▶ Your assignment
Would you print the entire listing exactly, leaving nothing out?

▶ Source records

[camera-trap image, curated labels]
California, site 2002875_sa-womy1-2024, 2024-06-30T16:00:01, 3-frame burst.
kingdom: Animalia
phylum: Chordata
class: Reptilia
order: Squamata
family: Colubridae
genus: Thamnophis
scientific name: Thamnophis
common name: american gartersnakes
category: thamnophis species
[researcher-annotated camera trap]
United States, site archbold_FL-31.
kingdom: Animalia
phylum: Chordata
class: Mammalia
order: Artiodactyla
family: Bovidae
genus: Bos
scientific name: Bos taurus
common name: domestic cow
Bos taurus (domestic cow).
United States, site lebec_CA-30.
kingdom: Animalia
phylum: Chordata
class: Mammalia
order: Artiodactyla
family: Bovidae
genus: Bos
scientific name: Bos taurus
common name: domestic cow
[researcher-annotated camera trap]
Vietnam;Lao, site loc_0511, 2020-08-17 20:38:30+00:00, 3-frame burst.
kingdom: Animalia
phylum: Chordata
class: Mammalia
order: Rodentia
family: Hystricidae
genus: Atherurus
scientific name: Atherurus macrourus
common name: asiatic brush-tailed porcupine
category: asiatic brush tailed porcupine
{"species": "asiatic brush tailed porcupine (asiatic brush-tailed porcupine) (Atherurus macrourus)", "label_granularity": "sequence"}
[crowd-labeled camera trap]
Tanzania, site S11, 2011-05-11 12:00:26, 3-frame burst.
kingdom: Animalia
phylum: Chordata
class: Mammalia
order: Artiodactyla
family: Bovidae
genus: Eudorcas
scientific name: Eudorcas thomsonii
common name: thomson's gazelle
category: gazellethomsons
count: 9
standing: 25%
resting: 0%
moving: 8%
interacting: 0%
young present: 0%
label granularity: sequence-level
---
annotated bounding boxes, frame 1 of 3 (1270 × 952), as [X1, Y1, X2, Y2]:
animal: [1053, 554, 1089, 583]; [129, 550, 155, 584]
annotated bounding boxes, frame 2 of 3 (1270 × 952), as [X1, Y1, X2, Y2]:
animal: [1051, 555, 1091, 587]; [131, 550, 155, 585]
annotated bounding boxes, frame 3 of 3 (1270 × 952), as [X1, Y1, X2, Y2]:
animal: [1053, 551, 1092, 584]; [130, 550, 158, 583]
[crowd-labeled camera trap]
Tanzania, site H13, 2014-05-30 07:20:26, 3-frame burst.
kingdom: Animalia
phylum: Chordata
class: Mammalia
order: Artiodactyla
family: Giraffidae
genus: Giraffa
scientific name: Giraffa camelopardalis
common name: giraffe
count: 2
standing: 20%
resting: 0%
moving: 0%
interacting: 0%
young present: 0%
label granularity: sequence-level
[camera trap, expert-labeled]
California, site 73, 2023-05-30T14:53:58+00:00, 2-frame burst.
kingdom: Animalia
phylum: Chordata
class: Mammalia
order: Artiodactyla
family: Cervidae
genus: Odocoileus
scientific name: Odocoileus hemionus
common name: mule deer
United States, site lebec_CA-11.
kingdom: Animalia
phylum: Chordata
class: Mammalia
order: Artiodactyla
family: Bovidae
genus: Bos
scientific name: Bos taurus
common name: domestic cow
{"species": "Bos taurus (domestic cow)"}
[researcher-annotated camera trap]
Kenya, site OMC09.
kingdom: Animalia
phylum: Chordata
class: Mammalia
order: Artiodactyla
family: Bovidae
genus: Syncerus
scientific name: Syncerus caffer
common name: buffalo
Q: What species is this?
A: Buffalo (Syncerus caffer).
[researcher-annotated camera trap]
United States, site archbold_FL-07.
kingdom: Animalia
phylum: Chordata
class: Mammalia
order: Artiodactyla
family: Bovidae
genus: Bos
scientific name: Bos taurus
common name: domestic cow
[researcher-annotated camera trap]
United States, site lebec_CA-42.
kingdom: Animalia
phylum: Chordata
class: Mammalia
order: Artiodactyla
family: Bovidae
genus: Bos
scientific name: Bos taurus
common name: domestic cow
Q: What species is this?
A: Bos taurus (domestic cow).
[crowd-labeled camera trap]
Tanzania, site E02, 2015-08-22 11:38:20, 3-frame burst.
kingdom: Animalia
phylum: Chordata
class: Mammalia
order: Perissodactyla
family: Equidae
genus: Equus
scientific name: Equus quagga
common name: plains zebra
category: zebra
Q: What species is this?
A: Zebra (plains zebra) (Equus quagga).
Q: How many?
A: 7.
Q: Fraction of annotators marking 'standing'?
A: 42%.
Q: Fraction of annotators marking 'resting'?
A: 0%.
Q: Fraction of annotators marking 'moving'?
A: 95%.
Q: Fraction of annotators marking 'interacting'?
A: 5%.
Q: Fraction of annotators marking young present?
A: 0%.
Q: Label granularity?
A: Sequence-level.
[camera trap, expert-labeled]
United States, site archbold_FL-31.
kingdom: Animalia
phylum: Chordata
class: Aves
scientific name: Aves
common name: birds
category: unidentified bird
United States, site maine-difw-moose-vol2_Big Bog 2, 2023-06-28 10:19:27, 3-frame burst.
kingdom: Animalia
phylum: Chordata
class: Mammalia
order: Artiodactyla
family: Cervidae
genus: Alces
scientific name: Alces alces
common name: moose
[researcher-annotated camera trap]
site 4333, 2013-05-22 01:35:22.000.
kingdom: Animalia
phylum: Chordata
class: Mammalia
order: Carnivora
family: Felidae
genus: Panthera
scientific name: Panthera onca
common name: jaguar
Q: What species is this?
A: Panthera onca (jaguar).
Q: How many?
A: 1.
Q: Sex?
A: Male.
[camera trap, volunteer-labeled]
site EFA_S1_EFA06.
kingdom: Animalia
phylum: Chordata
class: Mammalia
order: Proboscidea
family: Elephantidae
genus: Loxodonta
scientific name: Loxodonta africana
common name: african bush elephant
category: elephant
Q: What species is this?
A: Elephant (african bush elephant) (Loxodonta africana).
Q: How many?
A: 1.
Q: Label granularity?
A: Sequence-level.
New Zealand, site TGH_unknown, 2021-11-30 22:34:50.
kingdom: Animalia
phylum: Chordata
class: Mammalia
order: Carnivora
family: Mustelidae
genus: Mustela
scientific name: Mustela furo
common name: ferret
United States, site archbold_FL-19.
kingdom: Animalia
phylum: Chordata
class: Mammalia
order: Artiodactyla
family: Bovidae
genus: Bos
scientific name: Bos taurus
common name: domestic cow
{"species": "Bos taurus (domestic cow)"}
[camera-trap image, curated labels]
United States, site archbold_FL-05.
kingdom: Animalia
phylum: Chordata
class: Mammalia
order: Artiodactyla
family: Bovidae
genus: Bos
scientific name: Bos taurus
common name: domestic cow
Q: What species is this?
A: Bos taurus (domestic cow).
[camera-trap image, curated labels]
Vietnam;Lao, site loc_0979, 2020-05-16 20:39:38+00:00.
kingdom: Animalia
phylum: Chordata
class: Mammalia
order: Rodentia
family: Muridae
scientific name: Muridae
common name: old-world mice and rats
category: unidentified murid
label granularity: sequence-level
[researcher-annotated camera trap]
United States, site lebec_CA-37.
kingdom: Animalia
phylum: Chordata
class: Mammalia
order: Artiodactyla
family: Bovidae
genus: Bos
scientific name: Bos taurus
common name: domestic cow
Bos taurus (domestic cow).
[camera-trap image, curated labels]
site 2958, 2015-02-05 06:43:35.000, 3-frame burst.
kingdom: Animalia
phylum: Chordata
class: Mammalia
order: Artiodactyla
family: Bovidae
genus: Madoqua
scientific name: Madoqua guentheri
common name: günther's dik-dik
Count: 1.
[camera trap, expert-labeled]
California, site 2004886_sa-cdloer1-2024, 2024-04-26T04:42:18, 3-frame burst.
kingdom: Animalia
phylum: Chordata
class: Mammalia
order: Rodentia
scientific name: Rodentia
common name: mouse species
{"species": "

▶ Solution
[camera-trap image, curated labels]
California, site 2002875_sa-womy1-2024, 2024-06-30T16:00:01, 3-frame burst.
kingdom: Animalia
phylum: Chordata
class: Reptilia
order: Squamata
family: Colubridae
genus: Thamnophis
scientific name: Thamnophis
common name: american gartersnakes
category: thamnophis species
[researcher-annotated camera trap]
United States, site archbold_FL-31.
kingdom: Animalia
phylum: Chordata
class: Mammalia
order: Artiodactyla
family: Bovidae
genus: Bos
scientific name: Bos taurus
common name: domestic cow
Bos taurus (domestic cow).
United States, site lebec_CA-30.
kingdom: Animalia
phylum: Chordata
class: Mammalia
order: Artiodactyla
family: Bovidae
genus: Bos
scientific name: Bos taurus
common name: domestic cow
[researcher-annotated camera trap]
Vietnam;Lao, site loc_0511, 2020-08-17 20:38:30+00:00, 3-frame burst.
kingdom: Animalia
phylum: Chordata
class: Mammalia
order: Rodentia
family: Hystricidae
genus: Atherurus
scientific name: Atherurus macrourus
common name: asiatic brush-tailed porcupine
category: asiatic brush tailed porcupine
{"species": "asiatic brush tailed porcupine (asiatic brush-tailed porcupine) (Atherurus macrourus)", "label_granularity": "sequence"}
[crowd-labeled camera trap]
Tanzania, site S11, 2011-05-11 12:00:26, 3-frame burst.
kingdom: Animalia
phylum: Chordata
class: Mammalia
order: Artiodactyla
family: Bovidae
genus: Eudorcas
scientific name: Eudorcas thomsonii
common name: thomson's gazelle
category: gazellethomsons
count: 9
standing: 25%
resting: 0%
moving: 8%
interacting: 0%
young present: 0%
label granularity: sequence-level
---
annotated bounding boxes, frame 1 of 3 (1270 × 952), as [X1, Y1, X2, Y2]:
animal: [1053, 554, 1089, 583]; [129, 550, 155, 584]
annotated bounding boxes, frame 2 of 3 (1270 × 952), as [X1, Y1, X2, Y2]:
animal: [1051, 555, 1091, 587]; [131, 550, 155, 585]
annotated bounding boxes, frame 3 of 3 (1270 × 952), as [X1, Y1, X2, Y2]:
animal: [1053, 551, 1092, 584]; [130, 550, 158, 583]
[crowd-labeled camera trap]
Tanzania, site H13, 2014-05-30 07:20:26, 3-frame burst.
kingdom: Animalia
phylum: Chordata
class: Mammalia
order: Artiodactyla
family: Giraffidae
genus: Giraffa
scientific name: Giraffa camelopardalis
common name: giraffe
count: 2
standing: 20%
resting: 0%
moving: 0%
interacting: 0%
young present: 0%
label granularity: sequence-level
[camera trap, expert-labeled]
California, site 73, 2023-05-30T14:53:58+00:00, 2-frame burst.
kingdom: Animalia
phylum: Chordata
class: Mammalia
order: Artiodactyla
family: Cervidae
genus: Odocoileus
scientific name: Odocoileus hemionus
common name: mule deer
United States, site lebec_CA-11.
kingdom: Animalia
phylum: Chordata
class: Mammalia
order: Artiodactyla
family: Bovidae
genus: Bos
scientific name: Bos taurus
common name: domestic cow
{"species": "Bos taurus (domestic cow)"}
[researcher-annotated camera trap]
Kenya, site OMC09.
kingdom: Animalia
phylum: Chordata
class: Mammalia
order: Artiodactyla
family: Bovidae
genus: Syncerus
scientific name: Syncerus caffer
common name: buffalo
Q: What species is this?
A: Buffalo (Syncerus caffer).
[researcher-annotated camera trap]
United States, site archbold_FL-07.
kingdom: Animalia
phylum: Chordata
class: Mammalia
order: Artiodactyla
family: Bovidae
genus: Bos
scientific name: Bos taurus
common name: domestic cow
[researcher-annotated camera trap]
United States, site lebec_CA-42.
kingdom: Animalia
phylum: Chordata
class: Mammalia
order: Artiodactyla
family: Bovidae
genus: Bos
scientific name: Bos taurus
common name: domestic cow
Q: What species is this?
A: Bos taurus (domestic cow).
[crowd-labeled camera trap]
Tanzania, site E02, 2015-08-22 11:38:20, 3-frame burst.
kingdom: Animalia
phylum: Chordata
class: Mammalia
order: Perissodactyla
family: Equidae
genus: Equus
scientific name: Equus quagga
common name: plains zebra
category: zebra
Q: What species is this?
A: Zebra (plains zebra) (Equus quagga).
Q: How many?
A: 7.
Q: Fraction of annotators marking 'standing'?
A: 42%.
Q: Fraction of annotators marking 'resting'?
A: 0%.
Q: Fraction of annotators marking 'moving'?
A: 95%.
Q: Fraction of annotators marking 'interacting'?
A: 5%.
Q: Fraction of annotators marking young present?
A: 0%.
Q: Label granularity?
A: Sequence-level.
[camera trap, expert-labeled]
United States, site archbold_FL-31.
kingdom: Animalia
phylum: Chordata
class: Aves
scientific name: Aves
common name: birds
category: unidentified bird
United States, site maine-difw-moose-vol2_Big Bog 2, 2023-06-28 10:19:27, 3-frame burst.
kingdom: Animalia
phylum: Chordata
class: Mammalia
order: Artiodactyla
family: Cervidae
genus: Alces
scientific name: Alces alces
common name: moose
[researcher-annotated camera trap]
site 4333, 2013-05-22 01:35:22.000.
kingdom: Animalia
phylum: Chordata
class: Mammalia
order: Carnivora
family: Felidae
genus: Panthera
scientific name: Panthera onca
common name: jaguar
Q: What species is this?
A: Panthera onca (jaguar).
Q: How many?
A: 1.
Q: Sex?
A: Male.
[camera trap, volunteer-labeled]
site EFA_S1_EFA06.
kingdom: Animalia
phylum: Chordata
class: Mammalia
order: Proboscidea
family: Elephantidae
genus: Loxodonta
scientific name: Loxodonta africana
common name: african bush elephant
category: elephant
Q: What species is this?
A: Elephant (african bush elephant) (Loxodonta africana).
Q: How many?
A: 1.
Q: Label granularity?
A: Sequence-level.
New Zealand, site TGH_unknown, 2021-11-30 22:34:50.
kingdom: Animalia
phylum: Chordata
class: Mammalia
order: Carnivora
family: Mustelidae
genus: Mustela
scientific name: Mustela furo
common name: ferret
United States, site archbold_FL-19.
kingdom: Animalia
phylum: Chordata
class: Mammalia
order: Artiodactyla
family: Bovidae
genus: Bos
scientific name: Bos taurus
common name: domestic cow
{"species": "Bos taurus (domestic cow)"}
[camera-trap image, curated labels]
United States, site archbold_FL-05.
kingdom: Animalia
phylum: Chordata
class: Mammalia
order: Artiodactyla
family: Bovidae
genus: Bos
scientific name: Bos taurus
common name: domestic cow
Q: What species is this?
A: Bos taurus (domestic cow).
[camera-trap image, curated labels]
Vietnam;Lao, site loc_0979, 2020-05-16 20:39:38+00:00.
kingdom: Animalia
phylum: Chordata
class: Mammalia
order: Rodentia
family: Muridae
scientific name: Muridae
common name: old-world mice and rats
category: unidentified murid
label granularity: sequence-level
[researcher-annotated camera trap]
United States, site lebec_CA-37.
kingdom: Animalia
phylum: Chordata
class: Mammalia
order: Artiodactyla
family: Bovidae
genus: Bos
scientific name: Bos taurus
common name: domestic cow
Bos taurus (domestic cow).
[camera-trap image, curated labels]
site 2958, 2015-02-05 06:43:35.000, 3-frame burst.
kingdom: Animalia
phylum: Chordata
class: Mammalia
order: Artiodactyla
family: Bovidae
genus: Madoqua
scientific name: Madoqua guentheri
common name: günther's dik-dik
Count: 1.
[camera trap, expert-labeled]
California, site 2004886_sa-cdloer1-2024, 2024-04-26T04:42:18, 3-frame burst.
kingdom: Animalia
phylum: Chordata
class: Mammalia
order: Rodentia
scientific name: Rodentia
common name: mouse species
{"species": "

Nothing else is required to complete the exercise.